→ **Instructions for the task**:
Give back all the records below word for word, leaving out the pictures.

→ **Information given**:

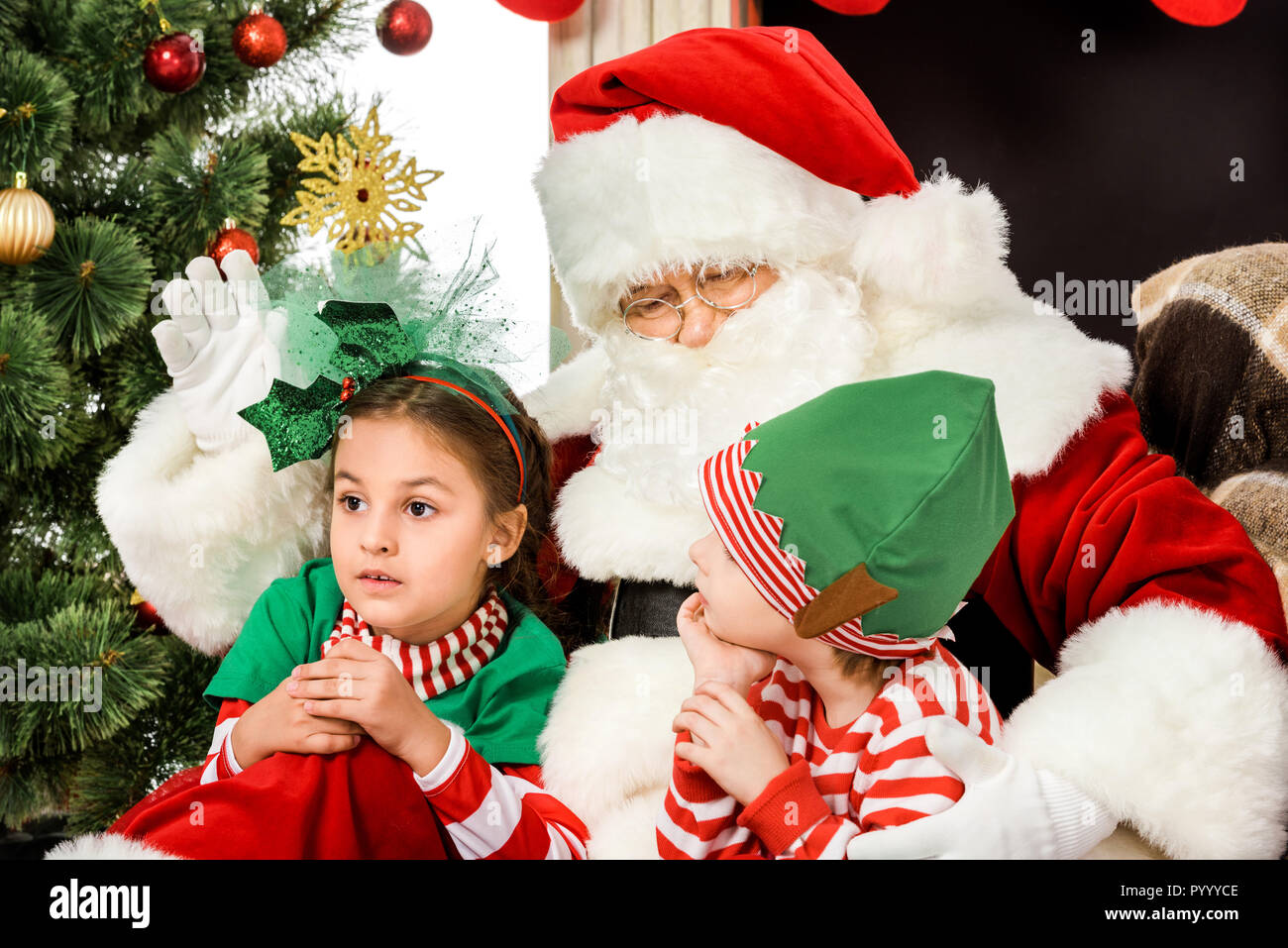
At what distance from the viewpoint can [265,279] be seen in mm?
1146

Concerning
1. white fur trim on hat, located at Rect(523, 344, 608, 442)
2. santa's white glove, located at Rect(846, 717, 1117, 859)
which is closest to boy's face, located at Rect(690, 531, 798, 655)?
santa's white glove, located at Rect(846, 717, 1117, 859)

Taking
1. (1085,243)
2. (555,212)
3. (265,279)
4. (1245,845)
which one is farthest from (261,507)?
(1085,243)

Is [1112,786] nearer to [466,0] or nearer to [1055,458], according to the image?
[1055,458]

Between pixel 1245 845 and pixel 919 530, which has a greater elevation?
pixel 919 530

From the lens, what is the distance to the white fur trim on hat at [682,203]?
1.07 m

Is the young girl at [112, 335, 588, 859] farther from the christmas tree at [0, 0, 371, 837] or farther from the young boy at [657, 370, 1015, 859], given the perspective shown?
the christmas tree at [0, 0, 371, 837]

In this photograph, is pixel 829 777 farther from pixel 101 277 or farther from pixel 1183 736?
→ pixel 101 277

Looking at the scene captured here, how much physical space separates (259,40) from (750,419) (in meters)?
1.12

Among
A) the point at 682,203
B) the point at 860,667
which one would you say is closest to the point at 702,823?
the point at 860,667

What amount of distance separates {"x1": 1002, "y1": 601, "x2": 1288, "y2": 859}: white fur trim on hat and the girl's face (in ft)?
1.75

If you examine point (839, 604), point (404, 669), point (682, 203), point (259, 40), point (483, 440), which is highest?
point (259, 40)

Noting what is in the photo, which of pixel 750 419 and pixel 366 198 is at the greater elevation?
pixel 366 198

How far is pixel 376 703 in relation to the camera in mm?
884
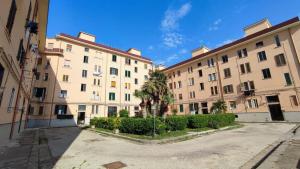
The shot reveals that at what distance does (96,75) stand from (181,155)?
3091cm

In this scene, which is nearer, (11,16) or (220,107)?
(11,16)

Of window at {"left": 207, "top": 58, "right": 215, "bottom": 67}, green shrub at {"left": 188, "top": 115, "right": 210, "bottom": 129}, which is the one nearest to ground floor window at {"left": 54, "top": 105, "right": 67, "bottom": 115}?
green shrub at {"left": 188, "top": 115, "right": 210, "bottom": 129}

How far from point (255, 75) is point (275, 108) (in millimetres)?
6293

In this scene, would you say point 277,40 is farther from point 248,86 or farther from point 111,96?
point 111,96

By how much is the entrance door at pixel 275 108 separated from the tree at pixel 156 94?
16.9 metres

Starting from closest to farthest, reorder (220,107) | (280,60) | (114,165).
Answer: (114,165) → (280,60) → (220,107)

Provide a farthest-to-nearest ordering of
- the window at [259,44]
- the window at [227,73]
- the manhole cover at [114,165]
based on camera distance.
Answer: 1. the window at [227,73]
2. the window at [259,44]
3. the manhole cover at [114,165]

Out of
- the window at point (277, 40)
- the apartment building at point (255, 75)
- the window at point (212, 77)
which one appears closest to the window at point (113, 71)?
the apartment building at point (255, 75)

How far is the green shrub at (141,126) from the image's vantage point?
41.5 ft

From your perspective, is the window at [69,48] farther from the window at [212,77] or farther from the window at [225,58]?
the window at [225,58]

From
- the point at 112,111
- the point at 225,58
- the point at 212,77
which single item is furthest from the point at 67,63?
the point at 225,58

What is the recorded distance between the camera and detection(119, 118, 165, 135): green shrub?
1265cm

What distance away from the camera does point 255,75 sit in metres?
27.0

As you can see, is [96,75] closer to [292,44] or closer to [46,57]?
[46,57]
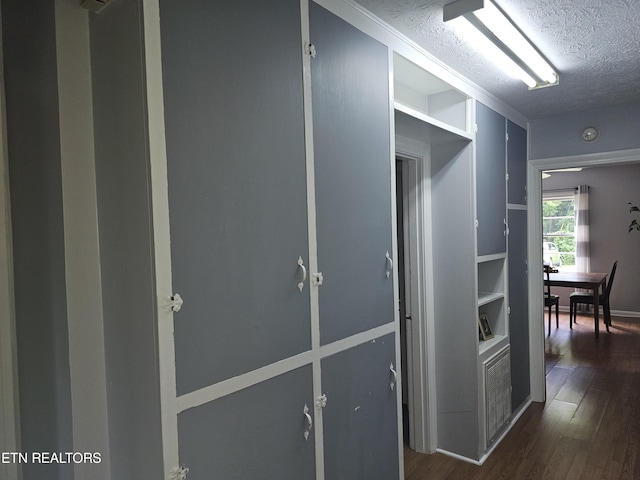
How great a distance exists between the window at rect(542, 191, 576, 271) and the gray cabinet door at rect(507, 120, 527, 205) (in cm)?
406

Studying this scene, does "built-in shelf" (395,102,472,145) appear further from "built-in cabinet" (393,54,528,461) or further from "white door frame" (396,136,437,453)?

→ **Reply**:
At what distance from the viewpoint can [265,279] be seen in mm?
1146

Concerning
1. white fur trim on hat, located at Rect(523, 344, 608, 442)
2. santa's white glove, located at Rect(846, 717, 1117, 859)
which is closest to boy's face, located at Rect(690, 531, 798, 655)?
santa's white glove, located at Rect(846, 717, 1117, 859)

Taking
1. (1085,243)
2. (555,212)
3. (265,279)
4. (1245,845)
which one is farthest from (261,507)?
(1085,243)

Is [1112,786] nearer to [466,0] or nearer to [1055,458], according to the image?
[1055,458]

Between pixel 1245 845 and pixel 919 530, which has a greater elevation?
pixel 919 530

From the lens, what is the distance to the white fur trim on hat at [682,203]?
1.07 m

Is the young girl at [112, 335, 588, 859] farther from the christmas tree at [0, 0, 371, 837] or farther from the young boy at [657, 370, 1015, 859], given the perspective shown?
the christmas tree at [0, 0, 371, 837]

In this photograph, is pixel 829 777 farther from pixel 101 277 or farther from pixel 1183 736?
→ pixel 101 277

Looking at the scene captured here, how much physical space separates (259,40) from (750,419) (in meters)?
1.12

Among
A) the point at 682,203
B) the point at 860,667
which one would you say is closest to the point at 702,823?
the point at 860,667

What amount of distance separates {"x1": 1002, "y1": 601, "x2": 1288, "y2": 859}: white fur trim on hat and the girl's face (in ft)?
1.75

If you examine point (839, 604), point (404, 669), point (682, 203), point (259, 40), point (483, 440), which is highest?
point (259, 40)

Noting what is in the photo, which of pixel 750 419 and pixel 366 198 is at the greater elevation?
pixel 366 198

How far is pixel 376 703 in relation to the camera in mm?
884
The shot reveals that at what distance does (96,75) stand from (181,155)?
3091cm

In this scene, which is nearer, (11,16) or (220,107)?
(11,16)

Of window at {"left": 207, "top": 58, "right": 215, "bottom": 67}, green shrub at {"left": 188, "top": 115, "right": 210, "bottom": 129}, which is the one nearest to ground floor window at {"left": 54, "top": 105, "right": 67, "bottom": 115}?
green shrub at {"left": 188, "top": 115, "right": 210, "bottom": 129}

How far from point (255, 75) is point (275, 108) (in millimetres)?
6293

In this scene, would you say point 277,40 is farther from point 248,86 or farther from point 111,96?
point 111,96

By how much is the entrance door at pixel 275 108 separated from the tree at pixel 156 94?
16.9 metres

Starting from closest to farthest, reorder (220,107) | (280,60) | (114,165).
Answer: (114,165) → (280,60) → (220,107)

Provide a farthest-to-nearest ordering of
- the window at [259,44]
- the window at [227,73]
- the manhole cover at [114,165]
based on camera distance.
Answer: 1. the window at [227,73]
2. the window at [259,44]
3. the manhole cover at [114,165]

Out of
- the window at point (277, 40)
- the apartment building at point (255, 75)
- the window at point (212, 77)
which one appears closest to the window at point (113, 71)?
the apartment building at point (255, 75)

How far is the green shrub at (141,126) from the image's vantage point?
41.5 ft

From your perspective, is the window at [69,48] farther from the window at [212,77] or farther from the window at [225,58]?
the window at [225,58]

From
- the point at 112,111
- the point at 225,58
- the point at 212,77
which single item is furthest from the point at 67,63?
the point at 225,58

What is the recorded distance between the camera and detection(119, 118, 165, 135): green shrub?
1265cm

What distance away from the camera does point 255,75 sit in metres?
27.0

As you can see, is [96,75] closer to [292,44] or closer to [46,57]?
[46,57]
How great a distance exists between the window at rect(542, 191, 576, 271) and the gray cabinet door at rect(507, 120, 527, 205) (in cm)?
406

Studying this scene, does "built-in shelf" (395,102,472,145) appear further from "built-in cabinet" (393,54,528,461) or further from "white door frame" (396,136,437,453)?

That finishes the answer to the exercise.